How do you describe your practice as an artist and what inspires you to create?

My practice is experimental filmmaking, performance, and collage art.
What inspires my practice are all the little intricacies of life and all the weird quirks about being alive. The impermanence of life and just dealing with that as a concept. That comes together with the weird relationships we have with each other as humans. On the other hand, lots of movies and lots of poetry books inspired my artwork. I was raised on movies. I love some directors, a lot of their work, but I like more specific movies or individual stories or books.

How is your working process?

My way of working is definitely going with the process because even some of the cameras I’m using are really old and unpredictable, everytime I am like: we’ll see what happens. I normally have an idea of how I want to display my work, but I don’t have an idea of what the actual film is going to look like.
For instance, this project I am making in GlogauAir, it’s a lot about experimenting, the project’s about self-image and the evolution of self-image and a little bit of dysmorphia. So I am using mirrors which become really relevant in my work in a conceptual way. I like the concept of what you are able to see and what you see, that’s actually something I’m finding really interesting about Berlin where there are not a lot of mirrors. Even when you go to the bar, the bathroom mirror is covered in stickers. I kind of love it because you can’t fix yourself up or anything. I wanted to film the experimentation and the distortion of the real image, the image is not going to be perfect, I’ll just be pieces of it.


Can you remember how your artistic journey began?

I wanted to be a performer since I can remember, even being a kid and auditioning for the little plays they   had in preschool. When I was young I studied dance and then I thought about studying film and film acting. Eventually my practice evolving into film directing felt just a natural progression because I love movies so much.


And do you have any memorable story or anecdote that had an impact on you now as an artist?

The only thing that comes to mind right now is this funny story. I was in second grade and there was a play in my school, where the lead role was Elvis. I really wanted to play Elvis, but they wouldn’t allow me because I was a girl. I didn’t really care so I auditioned anyway, but I didn’t get the role.
That made me realise how stubborn I am because I just kept wanting to do it even though I was so strongly rejected and completely unable to do my dream role of playing Elvis.
I think that’s why I started directing and producing my own stuff, so I could be in my own films where I had more control. And then that kind of just kept going and I wanted to make my own things.
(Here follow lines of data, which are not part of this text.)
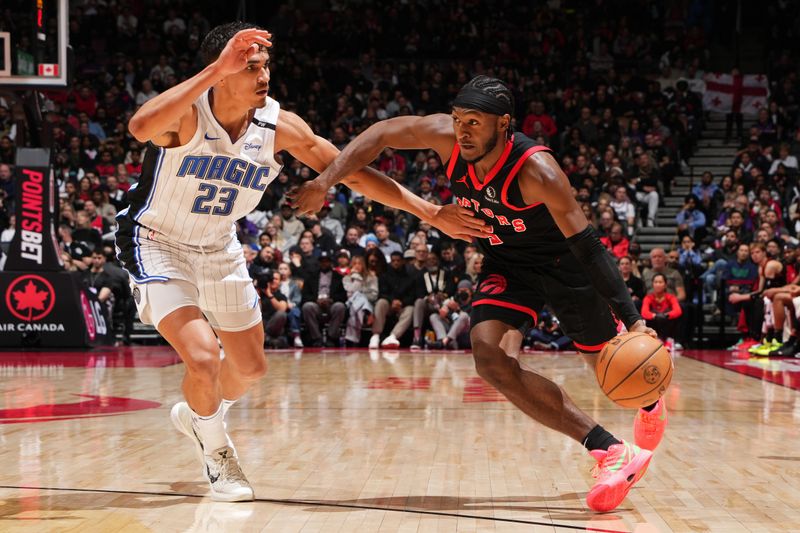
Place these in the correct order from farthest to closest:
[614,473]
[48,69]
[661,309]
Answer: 1. [661,309]
2. [48,69]
3. [614,473]

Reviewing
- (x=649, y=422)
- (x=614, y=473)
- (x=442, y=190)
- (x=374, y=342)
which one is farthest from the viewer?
(x=442, y=190)

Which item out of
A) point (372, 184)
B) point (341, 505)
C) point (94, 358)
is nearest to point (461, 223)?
point (372, 184)

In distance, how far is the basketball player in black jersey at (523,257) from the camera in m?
4.35

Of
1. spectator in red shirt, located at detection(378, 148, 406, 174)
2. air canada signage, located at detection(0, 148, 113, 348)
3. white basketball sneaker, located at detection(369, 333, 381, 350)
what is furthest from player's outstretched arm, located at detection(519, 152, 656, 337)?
spectator in red shirt, located at detection(378, 148, 406, 174)

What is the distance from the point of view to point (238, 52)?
159 inches

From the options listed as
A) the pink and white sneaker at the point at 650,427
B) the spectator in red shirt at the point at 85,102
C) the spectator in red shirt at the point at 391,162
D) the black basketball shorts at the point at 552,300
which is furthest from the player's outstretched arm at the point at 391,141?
the spectator in red shirt at the point at 85,102

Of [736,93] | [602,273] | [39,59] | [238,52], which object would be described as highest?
[736,93]

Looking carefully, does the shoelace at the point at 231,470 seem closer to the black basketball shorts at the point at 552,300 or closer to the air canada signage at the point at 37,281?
the black basketball shorts at the point at 552,300

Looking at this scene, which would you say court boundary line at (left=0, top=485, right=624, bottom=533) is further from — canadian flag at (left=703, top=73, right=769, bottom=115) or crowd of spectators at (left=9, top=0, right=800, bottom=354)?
canadian flag at (left=703, top=73, right=769, bottom=115)

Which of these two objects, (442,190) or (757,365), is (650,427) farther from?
(442,190)

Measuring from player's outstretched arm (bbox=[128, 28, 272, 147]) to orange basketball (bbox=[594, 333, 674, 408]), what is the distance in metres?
1.95

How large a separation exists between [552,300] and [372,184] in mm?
1023

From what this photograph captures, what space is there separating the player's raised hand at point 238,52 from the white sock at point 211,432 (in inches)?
59.4

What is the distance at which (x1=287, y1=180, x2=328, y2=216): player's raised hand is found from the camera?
4.45m
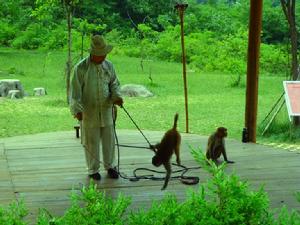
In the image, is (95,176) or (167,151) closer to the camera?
(167,151)

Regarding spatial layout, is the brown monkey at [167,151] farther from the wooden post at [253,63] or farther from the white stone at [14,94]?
the white stone at [14,94]

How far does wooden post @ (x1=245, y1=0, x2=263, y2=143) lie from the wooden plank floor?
0.29 meters

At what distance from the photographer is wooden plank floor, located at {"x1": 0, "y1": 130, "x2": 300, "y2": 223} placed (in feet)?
15.5

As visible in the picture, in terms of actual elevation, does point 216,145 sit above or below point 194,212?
below

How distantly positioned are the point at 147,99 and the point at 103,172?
8.51 m

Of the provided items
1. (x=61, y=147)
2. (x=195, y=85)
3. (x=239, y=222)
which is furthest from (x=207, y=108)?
(x=239, y=222)

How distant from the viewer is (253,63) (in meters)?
7.07

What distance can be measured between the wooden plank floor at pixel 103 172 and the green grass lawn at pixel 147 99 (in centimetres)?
259

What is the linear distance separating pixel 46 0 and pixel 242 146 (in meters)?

Do you feel like Berlin is having an impact on your work?

Of course, in Berlin there is just so much to do and so much to see. I also find that it is really hard to focus here, I want to go to everything and do all the stuff I can. There’s so much art that we’ve been seeing that it’s constantly making you think about your own practice and how you can evolve it or how you can take what you’ve seen and add it to your work.
So it’s kind of distracting because there’s too much to do and see, especially because I was born and raised in a very small town where there’s nothing to do. Basically, it’s hard to stay focused, but I’m getting lots of inspiration.
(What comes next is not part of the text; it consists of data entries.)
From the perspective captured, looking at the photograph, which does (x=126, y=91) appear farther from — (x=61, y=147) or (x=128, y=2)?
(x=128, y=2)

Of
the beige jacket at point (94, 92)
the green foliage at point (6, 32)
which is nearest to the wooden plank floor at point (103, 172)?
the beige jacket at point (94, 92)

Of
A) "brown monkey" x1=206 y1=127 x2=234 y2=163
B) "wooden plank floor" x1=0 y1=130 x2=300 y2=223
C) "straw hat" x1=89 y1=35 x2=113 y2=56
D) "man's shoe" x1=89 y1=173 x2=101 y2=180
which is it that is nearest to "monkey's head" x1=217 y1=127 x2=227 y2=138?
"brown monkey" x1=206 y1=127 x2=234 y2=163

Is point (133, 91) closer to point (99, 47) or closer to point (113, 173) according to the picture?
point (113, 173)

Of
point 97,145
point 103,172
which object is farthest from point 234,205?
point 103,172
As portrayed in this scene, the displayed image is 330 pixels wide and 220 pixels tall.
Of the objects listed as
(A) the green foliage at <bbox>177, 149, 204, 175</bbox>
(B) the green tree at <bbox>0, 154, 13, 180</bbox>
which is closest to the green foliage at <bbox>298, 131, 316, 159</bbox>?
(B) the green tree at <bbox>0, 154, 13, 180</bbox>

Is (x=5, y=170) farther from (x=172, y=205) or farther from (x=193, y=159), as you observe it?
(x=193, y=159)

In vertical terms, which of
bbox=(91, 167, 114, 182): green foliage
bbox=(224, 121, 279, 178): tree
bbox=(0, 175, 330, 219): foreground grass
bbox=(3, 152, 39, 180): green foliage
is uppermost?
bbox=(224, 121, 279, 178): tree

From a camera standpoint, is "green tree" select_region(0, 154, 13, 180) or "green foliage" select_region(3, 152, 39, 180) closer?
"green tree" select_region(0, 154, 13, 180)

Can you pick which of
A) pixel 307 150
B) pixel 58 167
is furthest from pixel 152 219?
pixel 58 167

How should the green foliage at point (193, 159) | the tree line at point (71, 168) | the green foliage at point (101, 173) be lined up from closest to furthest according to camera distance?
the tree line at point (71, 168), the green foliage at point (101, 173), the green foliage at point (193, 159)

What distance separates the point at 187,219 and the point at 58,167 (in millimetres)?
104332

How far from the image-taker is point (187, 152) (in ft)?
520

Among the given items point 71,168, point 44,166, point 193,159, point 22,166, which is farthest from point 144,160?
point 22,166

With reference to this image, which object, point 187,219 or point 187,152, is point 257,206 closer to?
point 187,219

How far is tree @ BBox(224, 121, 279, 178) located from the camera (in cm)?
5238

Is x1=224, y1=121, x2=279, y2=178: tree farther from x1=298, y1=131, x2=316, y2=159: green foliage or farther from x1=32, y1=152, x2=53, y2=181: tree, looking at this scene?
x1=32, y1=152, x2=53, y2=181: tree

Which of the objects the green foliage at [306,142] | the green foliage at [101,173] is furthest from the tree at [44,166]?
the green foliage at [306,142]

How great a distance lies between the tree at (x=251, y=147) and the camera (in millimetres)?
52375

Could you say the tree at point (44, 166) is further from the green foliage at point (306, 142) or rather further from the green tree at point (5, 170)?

How is it impacting your work being a resident in Glogauair? How do you think other residents are influencing your work?

I think being at this artist residency has inspired my work because there are so many talented artists here who work really hard, which makes me want to work harder.
The project I am working on, that was my initial pitch. So I already came with that idea. And then as I talked to more people, I realised, oh my gosh, we’re all talking about our bodies a lot. And it seems like a lot of people are doing that. So I think it’s maybe just relevant to the times we are living in. I think there’s a lot of body positivity, but then it’s like, also it was the opposite way where plastic surgery is becoming really normalised. And it just feels like there’s a lot of body on the brain. So maybe that’s why we are all talking about the body.


And what are your plans afterwards?

Go home. Get back to work. I am doing post-production on a film that we shot this summer. So I need to go home and do that.